**EXERCISE INSTRUCTIONS**
1. Condense the paragraph of the pandemic-response text that begins "The US Centers for Disease Control and Prevention" into a short bulleted list that keeps its main facts.
2. Repeat the part of the pandemic-response text between "Before reporters at" and "nor should you.", inclusive, with no changes.

**TEXT FOR ANALYSIS**

Before reporters at the US Department of Education, Pence made the following assessment: “While we mourn with those who mourn, because of what the American people have done, because of the extraordinary work of our healthcare workers around the country, we are encouraged that the average fatality rate continues to be low and steady.”
Such workmanlike, cold language lacks the schmaltz that has typified other administrations during times of crisis. Trump eschews the unifying gesture, solemn expressions of sympathy, tearful calls to the family of the dead, or any commemorative displays of feeling or bereavement. Strong men and women do not cry and nor should you.
The US Centers for Disease Control and Prevention, as it has been throughout the crisis, has received various whippings from the administration. Its latest set of guidelines covering the reopening of schools were, according to Trump, “very tough and expensive”. The scolding given to the CDC had sent its officials scurrying off in search of a new regulatory set to placate the petulant ogre in the White House. In Pence’s words, the “CDC is going to be issuing a new set of tools, five different documents that will be giving even more clarity on the guidance going forward.”
This pattern of obfuscation, redirection and revision has been repeated in parts of the country. Rosy manipulation is preferable to gruesome reality. The economy shall be unfettered; illusions shall be cultivated. Data and evidence are enemies of the business civilisation, as are those distracting epidemiological models. Rebekah Jones, formerly of the Florida Department of Health, found this to her own cost when she lost her job over concerns about the way she was presenting infection data. Tasked with creating a platform that would show when parts of the state might ease coronavirus restrictions, she was told to “delete the report card because it showed that no counties, pretty much, were ready for reopening.” Best not to do such jobs too well.
Florida’s Governor Ron DeSantis dismissed the issue, while his communications director, Helen Aguirre Ferré, resorted to the traditional formula of belittling Jones’s behaviour. The naughty data scientist had misbehaved and been a cheeky unilateralist. “Rebekah Jones exhibited a repeated course of insubordination during her time with the department, including her unilateral decisions to modify the department’s COVID-19 dashboard without input or approval from the epidemiological team or her supervisors.”

**LISTED RECORDS**
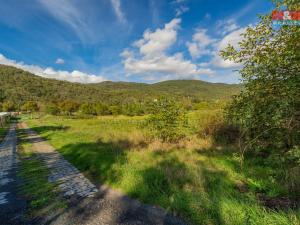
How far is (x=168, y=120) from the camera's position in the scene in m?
11.7

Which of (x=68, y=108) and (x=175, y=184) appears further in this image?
(x=68, y=108)

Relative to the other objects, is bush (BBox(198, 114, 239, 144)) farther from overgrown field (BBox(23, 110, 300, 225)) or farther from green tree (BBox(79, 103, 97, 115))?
green tree (BBox(79, 103, 97, 115))

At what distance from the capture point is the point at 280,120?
4488mm

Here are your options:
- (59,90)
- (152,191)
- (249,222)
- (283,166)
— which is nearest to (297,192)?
(283,166)

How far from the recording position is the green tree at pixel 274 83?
438cm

**RESULTS FOR EACH TASK**
1.
- The administration has repeatedly attacked the CDC throughout the crisis.
- Trump called the CDC's latest guidelines for reopening schools "very tough and expensive."
- After this rebuke, CDC officials hurried to produce a new set of rules to satisfy him.
- Pence said the CDC will issue five new documents to give more clarity on its guidance.

2.
Before reporters at the US Department of Education, Pence made the following assessment: “While we mourn with those who mourn, because of what the American people have done, because of the extraordinary work of our healthcare workers around the country, we are encouraged that the average fatality rate continues to be low and steady.”
Such workmanlike, cold language lacks the schmaltz that has typified other administrations during times of crisis. Trump eschews the unifying gesture, solemn expressions of sympathy, tearful calls to the family of the dead, or any commemorative displays of feeling or bereavement. Strong men and women do not cry and nor should you.